Today, they are the mammals best adapted to aquatic life and are also the largest successful group of marine mammals. The body of a cetacean is fusiform (spindle-shaped). The forelimbs are modified into flippers, while the tiny hindlimbs are vestigial; they do not attach to the backbone and are hidden within the body. These hindlimbs would eventually atrophy and disappear altogether in later whale species. The tail has horizontal flukes. Cetaceans are nearly hairless, and are insulated from the cooler water they inhabit by a thick layer of blubber which keeps them warm.

Some species are noted for their high intelligence. At the 2012 meeting in Vancouver, Canada, the American Association for the Advancement of Science (the world's largest science conference), support was reiterated for a cetacean bill of rights, listing cetaceans as non-human persons.

Appearance in the programmes[]

Ambulocetus, featured in the first episode of Walking with Beasts, was a transitional species. It was built like an otter with a crocodile-like head, and it hunted other animals along the river banks and underwater. In the episode, the ambulocetus met its doom during an underwater gas eruption, which killed both it and other animals by suffocation. The episode ends with a hook to the next episode, however, which is centered around another prehistoric whale - Basilosaurus.

Promo Basilosaurus

Basilosaurus.

Unlike Ambulocetus featured in the previous episode, Basilosaurus and its contemporary, Dorudon, were fully aquatic animals, though they still retained their hind flukes (modern whales got rid of them altogether). The "star" of the second episode of Walking with Beasts, the female Basilosaurus was shown as the apex predator of the ocean, hunting sharks, Dorudon young and even the aquatic Moeritherium (with a varied degree of success). By the end of the episode, it had succeeded in giving birth to its single young, but the episode ends on a more pessimistic note: it talks about the minor extinction event during the Oligocene, that the whales as a group will pull through, but the Archaeoceti (the ancient whales such as Basilosaurus and Dorudon) as a group will not.


After the second episode, Walking with Beasts did not feature any more extinct whales, but both Basilosaurus and Dorudon returned in the second episode of Sea Monsters.

Promo Dorudon

Dorudon.

Neither whale was featured in such a detail as it had been in Walking with Beasts, though. Dorudon just had a cameo (to compare them with Basilosaurus) and Basilosaurus itself, while shown as perhaps the fourth most deadliest sea monster of all times, was shown to just attack a speaker that Nigel Marvin's crew had put underwater to lure it.

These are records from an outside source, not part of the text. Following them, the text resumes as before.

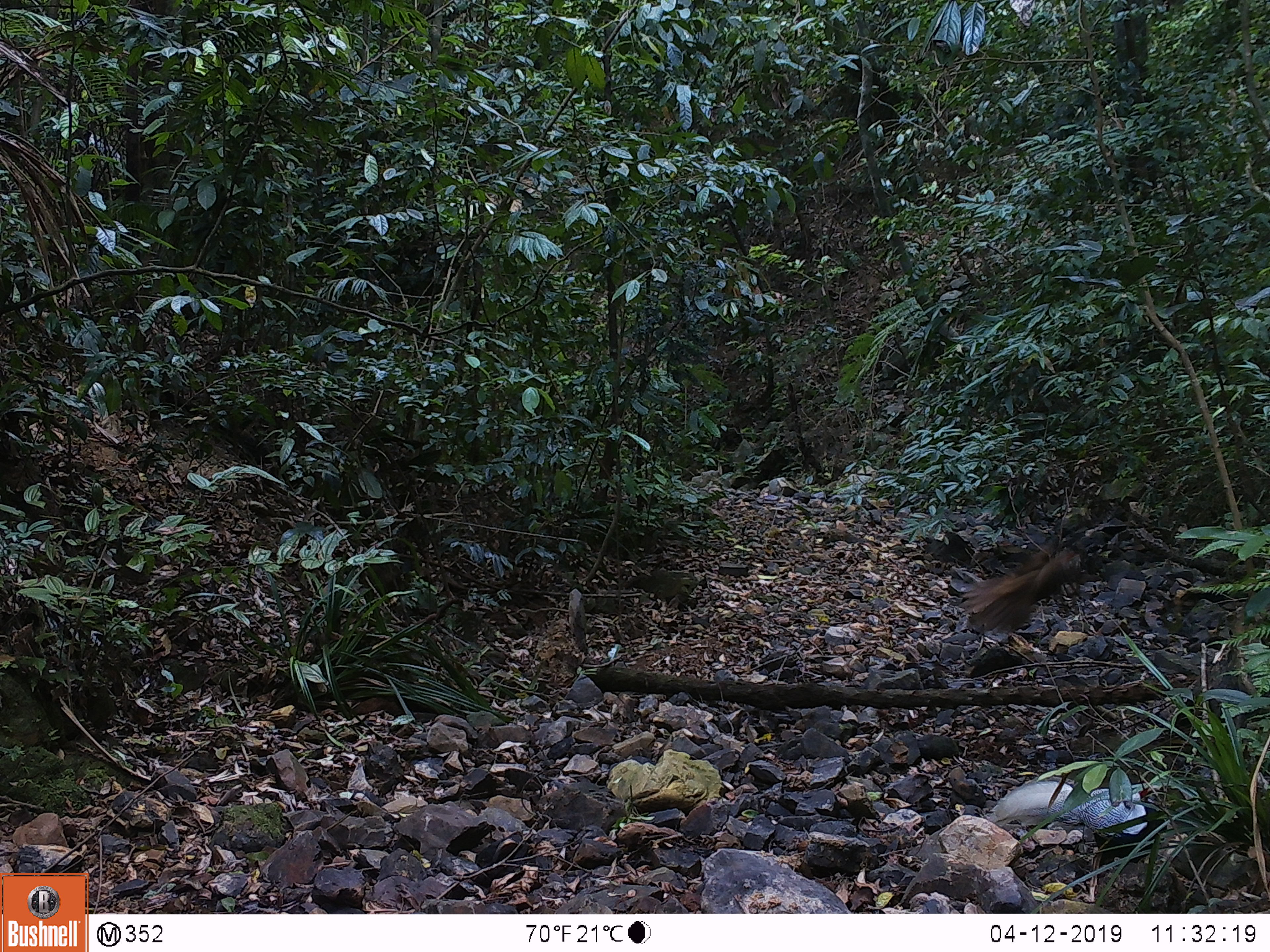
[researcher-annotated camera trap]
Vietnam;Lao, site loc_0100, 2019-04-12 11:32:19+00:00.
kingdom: Animalia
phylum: Chordata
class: Aves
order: Galliformes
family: Phasianidae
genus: Lophura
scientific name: Lophura nycthemera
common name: silver pheasant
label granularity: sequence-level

The second half of that episode had the final prehistoric whale that Impossible Pictures have shown up to date - the Odobenocetops.

Odobenocetops closeup

Odobenocetops. (Official image.)

It was much smaller than the earlier Basilosaurus, and was built more like a manatee or a walrus than a dolphin. It had a pair of mismatched asymmetrical tusks that were used either in fights for females or to dig up clams and other shellfish, and was prey of a much larger prehistoric shark - Megalodon, or rather the shark's juveniles. Odobenocetops flourished during the first half of the Pliocene time period but died out without leaving any descendants in the present.